Carnival in Vlkolínec was full of fun.
It is the period of time which starts on the Feast of Three Kings and ends on Ash Wednesday, which is followed by a 40-day fasting period, until Good Friday. As the date of Ash Wednesday varies, the carnival season sometimes ends in February and sometimes in March. The carnival is linked to the early spring ceremonies of the ancient Slavs from the pre-Christian times.
In Vlkolínec, similarly to other villages in Liptov, a long period of partying – “bursa” was typical for the carnival season. The “bursa” normally took place at the end of February and the participants were young, single citizens. The “bursa” participants were all young men over the age of 16 and each of them had to have a decorative feather placed in the hat, prepared by their girlfriends or sisters. Apart from the hat, young men also wore cloth pants, a linen shirt, a fur coat and peasant’s shoes called “krpce”.
The oldest of the young men was named the mayor of the “bursa” party. During the party, he carried a mayor’s stick decorated with jewellery. Musicians were also a part of “bursa”. Before “bursa” could begin, people had to prepare a spirit called “hriatô”, to have a drink for the party. The partying men went from one house to another, carrying a basket for eggs and a skewer for bacon and sausages. The men had to twist and turn all the women in dancing and the women rewarded them with bacon, sausages, eggs or money.
Finally, the partying men went into the house where the “bursa” party was taking place. In a large pot, young women were preparing scrambled eggs, into which they also added bacon, sausage, onion and garlic. Then, everyone at the party said prayers and after that they all scooped a serving of the eggs, which they washed down with “hriatô” spirit. After that, it was the time for musicians to start playing after the good meal, so people could dance until midnight.
However, that was not everything, a proper “bursa” lasted for 3 days. On the second day, women baked scones – locally called “krapne”, with plum jam filling. In the evening, the party continued, once again starting with scrambled eggs. On this day, dancing lasted until midnight as well.
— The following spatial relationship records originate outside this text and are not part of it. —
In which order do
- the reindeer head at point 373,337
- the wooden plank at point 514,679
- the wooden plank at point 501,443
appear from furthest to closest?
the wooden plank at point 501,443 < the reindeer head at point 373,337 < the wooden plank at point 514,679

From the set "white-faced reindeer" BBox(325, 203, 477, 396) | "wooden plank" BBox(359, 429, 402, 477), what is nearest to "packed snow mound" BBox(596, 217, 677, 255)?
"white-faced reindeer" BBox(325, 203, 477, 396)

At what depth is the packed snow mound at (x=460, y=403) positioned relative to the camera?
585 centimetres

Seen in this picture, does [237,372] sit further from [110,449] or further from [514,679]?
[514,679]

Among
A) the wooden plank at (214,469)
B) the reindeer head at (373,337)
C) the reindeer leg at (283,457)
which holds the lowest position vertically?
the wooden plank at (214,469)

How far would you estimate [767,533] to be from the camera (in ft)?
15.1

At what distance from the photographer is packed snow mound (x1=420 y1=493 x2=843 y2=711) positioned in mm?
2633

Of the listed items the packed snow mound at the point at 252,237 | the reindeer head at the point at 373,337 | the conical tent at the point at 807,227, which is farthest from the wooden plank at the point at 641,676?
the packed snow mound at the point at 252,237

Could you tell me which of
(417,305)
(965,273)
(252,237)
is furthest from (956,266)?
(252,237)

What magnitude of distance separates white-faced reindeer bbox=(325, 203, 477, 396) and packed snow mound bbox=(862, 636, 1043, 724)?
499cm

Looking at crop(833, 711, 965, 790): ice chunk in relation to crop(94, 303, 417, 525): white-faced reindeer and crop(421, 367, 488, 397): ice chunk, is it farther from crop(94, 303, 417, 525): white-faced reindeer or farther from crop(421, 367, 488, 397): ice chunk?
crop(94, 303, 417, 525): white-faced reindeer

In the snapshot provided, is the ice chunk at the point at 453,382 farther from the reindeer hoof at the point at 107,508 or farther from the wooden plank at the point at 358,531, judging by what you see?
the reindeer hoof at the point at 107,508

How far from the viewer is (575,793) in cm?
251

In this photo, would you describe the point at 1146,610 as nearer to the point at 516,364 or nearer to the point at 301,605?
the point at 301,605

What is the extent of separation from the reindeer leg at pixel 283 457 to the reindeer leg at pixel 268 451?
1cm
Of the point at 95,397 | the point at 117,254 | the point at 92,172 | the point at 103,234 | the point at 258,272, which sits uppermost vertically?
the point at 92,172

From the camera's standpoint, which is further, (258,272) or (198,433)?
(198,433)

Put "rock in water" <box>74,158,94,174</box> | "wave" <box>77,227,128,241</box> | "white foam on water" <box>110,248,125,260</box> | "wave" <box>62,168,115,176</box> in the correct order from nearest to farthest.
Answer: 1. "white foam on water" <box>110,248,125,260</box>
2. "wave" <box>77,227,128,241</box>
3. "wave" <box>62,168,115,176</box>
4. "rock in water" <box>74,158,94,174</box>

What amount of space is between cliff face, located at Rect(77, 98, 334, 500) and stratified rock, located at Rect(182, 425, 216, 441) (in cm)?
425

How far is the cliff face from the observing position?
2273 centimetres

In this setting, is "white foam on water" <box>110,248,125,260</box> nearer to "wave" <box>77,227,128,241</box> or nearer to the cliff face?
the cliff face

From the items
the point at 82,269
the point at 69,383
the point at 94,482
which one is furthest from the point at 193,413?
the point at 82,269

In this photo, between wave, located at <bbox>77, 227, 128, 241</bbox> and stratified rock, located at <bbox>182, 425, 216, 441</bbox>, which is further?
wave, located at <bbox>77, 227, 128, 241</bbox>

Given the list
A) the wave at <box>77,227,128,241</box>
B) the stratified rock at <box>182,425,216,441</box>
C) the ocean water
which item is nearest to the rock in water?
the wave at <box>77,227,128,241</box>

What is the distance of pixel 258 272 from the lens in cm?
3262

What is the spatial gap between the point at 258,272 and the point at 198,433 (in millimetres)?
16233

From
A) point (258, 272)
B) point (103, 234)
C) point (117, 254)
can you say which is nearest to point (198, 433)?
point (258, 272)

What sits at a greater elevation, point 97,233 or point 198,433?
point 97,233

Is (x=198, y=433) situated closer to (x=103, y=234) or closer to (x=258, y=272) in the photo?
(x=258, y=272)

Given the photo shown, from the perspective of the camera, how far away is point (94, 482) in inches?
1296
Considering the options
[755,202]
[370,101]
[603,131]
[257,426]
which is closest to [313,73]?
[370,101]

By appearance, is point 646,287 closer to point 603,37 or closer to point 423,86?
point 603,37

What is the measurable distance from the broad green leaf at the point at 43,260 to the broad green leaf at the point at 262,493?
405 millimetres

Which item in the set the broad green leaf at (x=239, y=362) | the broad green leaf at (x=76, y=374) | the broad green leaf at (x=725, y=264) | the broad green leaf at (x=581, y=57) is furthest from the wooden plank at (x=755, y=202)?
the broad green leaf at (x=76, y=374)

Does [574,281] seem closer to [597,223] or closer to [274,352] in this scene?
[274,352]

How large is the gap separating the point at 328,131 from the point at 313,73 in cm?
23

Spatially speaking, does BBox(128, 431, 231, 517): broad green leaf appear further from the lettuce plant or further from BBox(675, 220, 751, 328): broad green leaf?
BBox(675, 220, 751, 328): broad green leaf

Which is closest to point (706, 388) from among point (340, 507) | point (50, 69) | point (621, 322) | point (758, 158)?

The third and the last day of the “bursa” party always fell on Tuesday before the Ash Wednesday. Before dinner, people in Vlkolínec had a ritual of giving left-over bacon from the party to the poorer households. Right before midnight, musicians played the wildest tunes, and at midnight, everything went quiet and stopped dancing. Young men took the double bass, covered it with a black sheet and brought it outside on the patio. That was the beginning of the bass burial ceremony. The “bursa” participants carried the bass in the same way as people carry the coffin at funerals and they pretended to cry. They walked the street all the way to the belfry, where they put the bass down on the ground and gave it one last cry. That is how the carnival ended and the young men and women went back to their houses.